[Page text Boundary: Start]

Skip to content
Disaster Recovery — BCDR procedures and verification

🔄 Disaster Recovery & Business Continuity Runbook

Last Updated: 2026-04-15 | Version: 2.0 Status: ✅ Final | Maintainer: Documentation Team

Category Status Last Updated


🎯 Overview

This document outlines the disaster recovery (DR) and business continuity (BC) strategy for the Microsoft Fabric Casino Analytics platform. Gaming operations require high availability and rapid recovery to meet regulatory requirements and minimize business impact.


⏱️ Recovery Objectives

Recovery Time Objective (RTO)

System Component RTO Priority
Real-Time Analytics (Eventhouse) 15 minutes Critical
Gold Layer (BI Reports) 1 hour High
Silver Layer (Cleansed Data) 4 hours Medium
Bronze Layer (Raw Data) 8 hours Medium
Historical Analytics 24 hours Low

Recovery Point Objective (RPO)

[Page text Boundary: End]
[Records supplied Boundary: Start]

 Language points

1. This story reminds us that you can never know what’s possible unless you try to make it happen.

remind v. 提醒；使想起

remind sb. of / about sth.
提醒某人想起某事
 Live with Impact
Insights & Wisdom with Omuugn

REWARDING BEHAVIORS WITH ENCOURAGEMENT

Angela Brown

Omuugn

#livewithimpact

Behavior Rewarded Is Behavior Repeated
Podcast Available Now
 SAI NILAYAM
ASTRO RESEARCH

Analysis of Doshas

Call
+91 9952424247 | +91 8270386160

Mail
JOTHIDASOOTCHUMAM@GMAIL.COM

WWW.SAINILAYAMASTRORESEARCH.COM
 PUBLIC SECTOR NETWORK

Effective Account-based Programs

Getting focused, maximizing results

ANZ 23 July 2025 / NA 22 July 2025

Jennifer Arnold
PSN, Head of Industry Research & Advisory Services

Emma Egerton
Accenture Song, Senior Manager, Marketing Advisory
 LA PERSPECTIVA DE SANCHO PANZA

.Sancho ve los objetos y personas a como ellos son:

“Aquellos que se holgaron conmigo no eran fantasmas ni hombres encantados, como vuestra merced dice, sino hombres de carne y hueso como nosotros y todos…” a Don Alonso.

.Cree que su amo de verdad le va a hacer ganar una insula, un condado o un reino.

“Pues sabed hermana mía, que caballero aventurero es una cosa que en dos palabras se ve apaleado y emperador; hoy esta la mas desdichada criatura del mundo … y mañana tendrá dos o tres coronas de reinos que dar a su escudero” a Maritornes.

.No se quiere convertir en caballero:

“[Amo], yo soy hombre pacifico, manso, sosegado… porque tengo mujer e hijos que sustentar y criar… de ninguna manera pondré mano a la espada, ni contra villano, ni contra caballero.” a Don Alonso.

[Records supplied Boundary: End]
[Records supplied Boundary: Start]

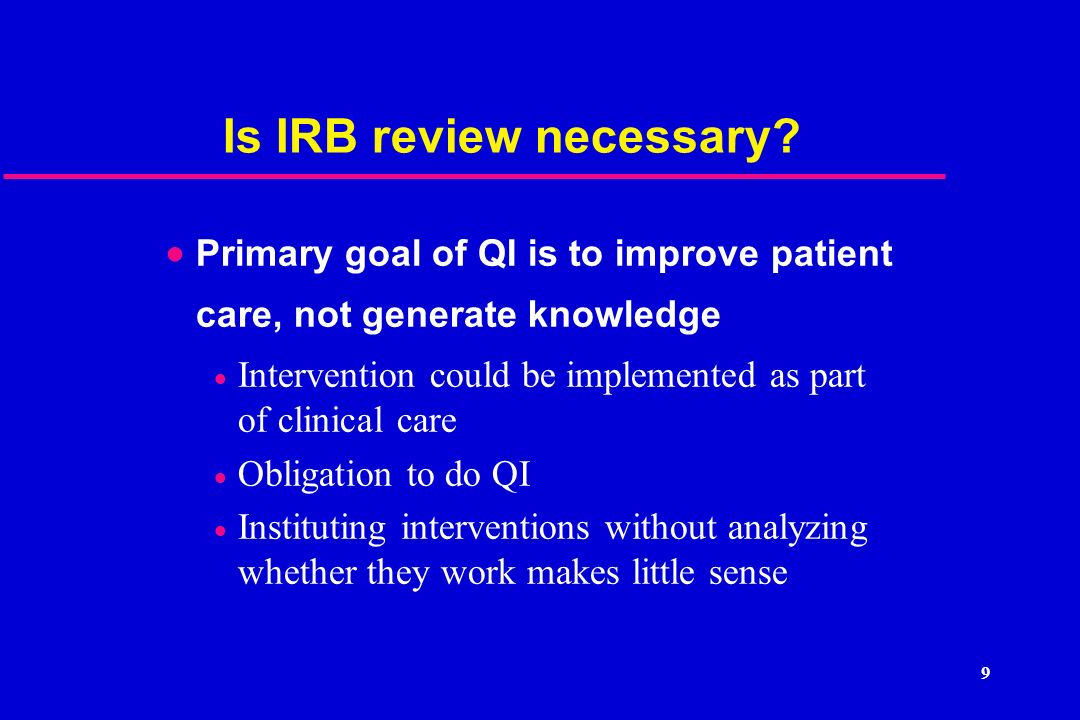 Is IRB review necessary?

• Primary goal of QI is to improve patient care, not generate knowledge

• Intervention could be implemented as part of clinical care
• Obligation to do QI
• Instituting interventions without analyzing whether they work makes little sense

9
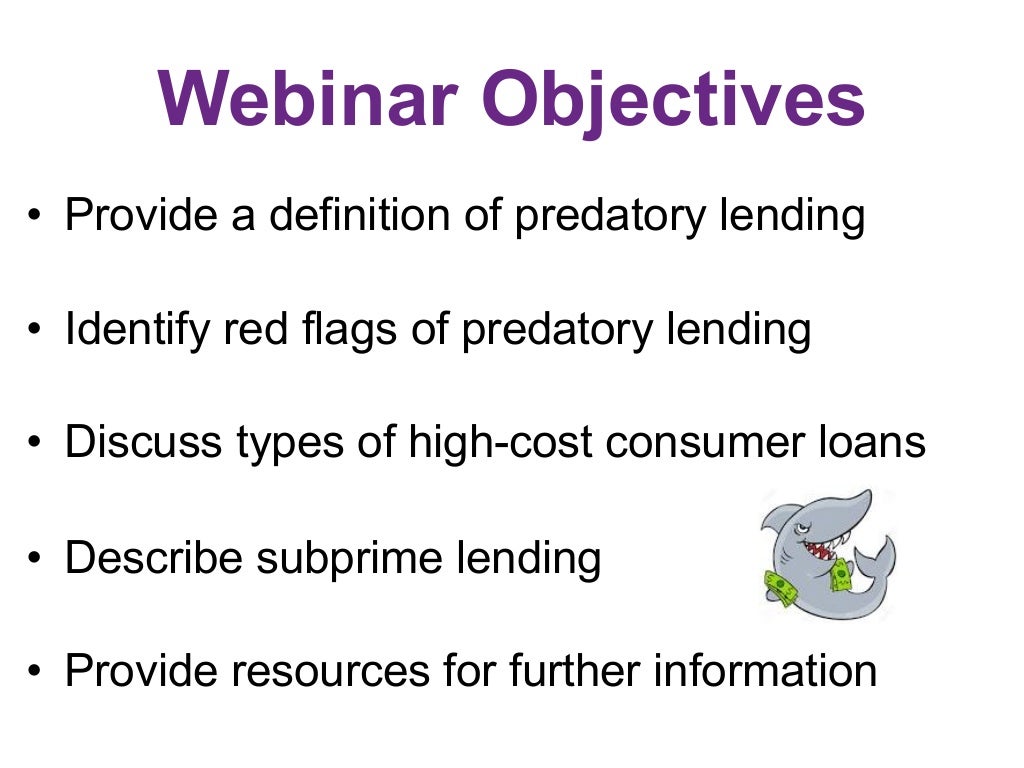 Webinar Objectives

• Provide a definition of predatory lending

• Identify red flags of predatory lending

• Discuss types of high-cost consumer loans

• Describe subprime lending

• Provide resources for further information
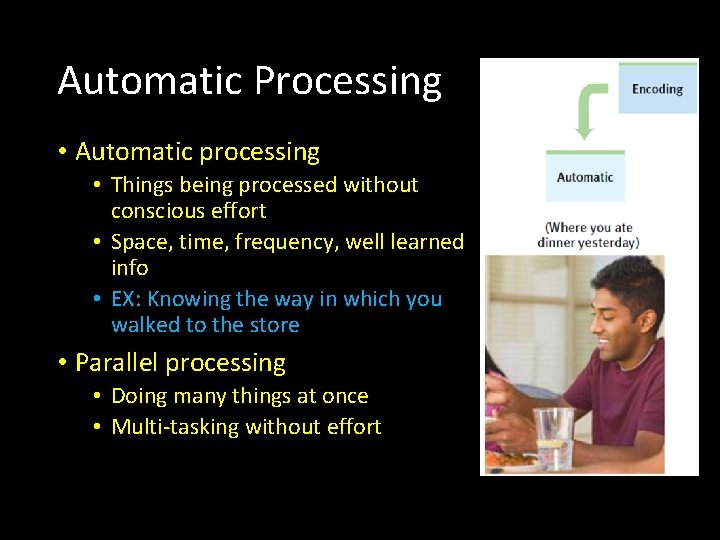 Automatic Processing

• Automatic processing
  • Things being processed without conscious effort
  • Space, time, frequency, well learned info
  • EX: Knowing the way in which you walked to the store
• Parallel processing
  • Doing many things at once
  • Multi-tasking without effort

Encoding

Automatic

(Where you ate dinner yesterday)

[Records supplied Boundary: End]

Task requirements:
**a.** From the disaster recovery runbook, copy word for word the part that opens with the words containing "Category Status Last" and closes with "Time Objective (RTO)".
**b.** According to the disaster recovery runbook, what is the recovery time objective for the Gold Layer (BI Reports)?
**c.** For each statement, say whether the disaster recovery runbook agrees, and quote the words that decide it.
(i) The Silver Layer has a recovery time objective of 4 hours with Medium priority.
(ii) Historical Analytics is given Critical priority.
(iii) The runbook is at version 2.0.

Numbered answers:
**a.**
Category Status Last Updated


🎯 Overview

This document outlines the disaster recovery (DR) and business continuity (BC) strategy for the Microsoft Fabric Casino Analytics platform. Gaming operations require high availability and rapid recovery to meet regulatory requirements and minimize business impact.


⏱️ Recovery Objectives

Recovery Time Objective (RTO)

**b.** 1 hour

**c.**
(i) Yes: "Silver Layer (Cleansed Data) 4 hours Medium"
(ii) No: "Historical Analytics 24 hours Low"
(iii) Yes: "Version: 2.0"